In our book, we wrote that the dominance of academics in politics would lead to resistance. If we’re lucky, resistance will come through moderate nationalist parties looking to operate within the democratic system of the rule of law. As far as I’m concerned, Leefbaar Rotterdam (Liveable Rotterdam, Ed.) is a good example of this. That is a party which has taken political responsibility and is now sitting in the city council alongside Denk. I think that’s a great development, it keeps the practically educated voters connected to the political system. 

But there is also a risk of parties emerging which oppose the entire system. Then you have a big problem. That’s what’s threatening to happen with Trump. In the United States, the democratic rule of law itself is getting caught up in the struggle between East and West-coast liberals and what they call 'fly over-country': practically educated citizens do not feel represented.

My hopes were pinned on an election victory for BBB and NSC. Certainly, the rise of Caroline Van der Plas’ party is easy to understand in the light of what we described in our book. This is someone that practically educated voters can identify with. With PVV in the cabinet, the rule of law is not necessarily in safe hands. We’ll have to see how that plays out.

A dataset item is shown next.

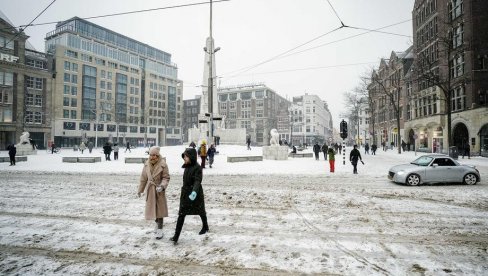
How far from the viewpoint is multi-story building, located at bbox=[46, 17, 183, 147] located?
60.7m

What we are already seeing in the National Voter Survey is that trust in politics among practically-educated PVV voters has grown strongly. The same increase was identified in 2010, when PVV supported the cabinet. Conversely, I expect confidence among highly educated people to decline.”

Mark Bovens will give a lecture on March 26 as part of the celebrations of UU's anniversary (Dies Natalis). It is titled 'The Unwritten Rules of the Democratic Rule of Law'. Therefore, he will be not discussing the same topics he talked about in this interview.